だが、この意見に対して、先輩プレイヤーのお姉さん方は否と仰る。
「『ワールドリベレイター』にクリアなんて無いね。その気になれば永遠に出来るんじゃね?」
プレイヤーたちが最初に訪れる街『レキュランサス』の目抜き通りを歩きながら、ジト目の市松人形のような魔術士、御子柴小夜子が皮肉げに吐き捨てる。
そのゲーム仕様のせいで、ヘタすれば永久に帰れないかもしれないのだから。
「いや一応エンディングあるわよ。そこでゲームは終わらないけど」
ジト目魔術士の言葉を補足するのは、板金鎧を装備したグラビアアイドルの女戦士、姫城小春だ。
先日無くした剣の代わりを物色中で、店先に並んだ武器を横目で見つつ、どの店に入ろうか迷っている最中だ。
「クリアしたらレベル引き継ぎで最初からやり直せる、ってヤツですか?」
ふたりの後を付いて歩きながら、悠午も数少ないゲーム知識を思い出す。
自身ではゲームをやった事がないが、友人からそんな話を聞いた覚えがあるのだ。
ちなみに、もうひとり前髪で目を隠した俯き気味の法術士がいるが、喋るのは苦手なようで、悠午の少し後ろを無言で付いて来ていた。

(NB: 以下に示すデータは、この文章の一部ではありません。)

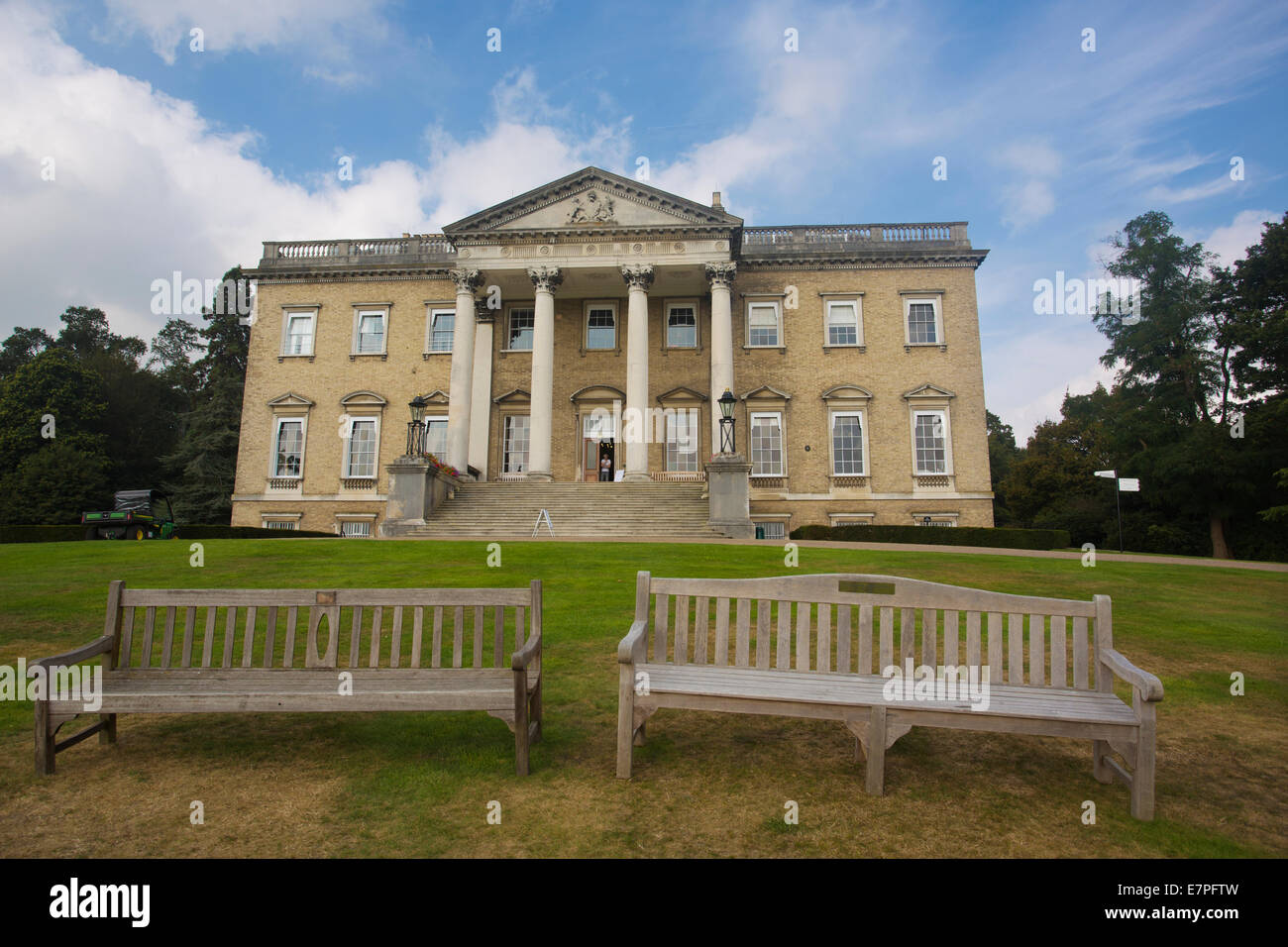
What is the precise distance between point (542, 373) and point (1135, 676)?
23335mm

「そういうんじゃなくてね、メインストーリークエストが……4つ?」
「いや5つ。出たばっかの背信者のなんとかが5つ目」
「メインストーリーの大きなクエストが5つあって、それぞれにエンディングがあるけど、ゲームそのものはその後もプレイを続けられるワケね」
MMORPGどころかシングルのRPGもやった事がない、近年のゲームがどうなっているのかほとんど知らない悠午には、どうにも要領を得ない話だった。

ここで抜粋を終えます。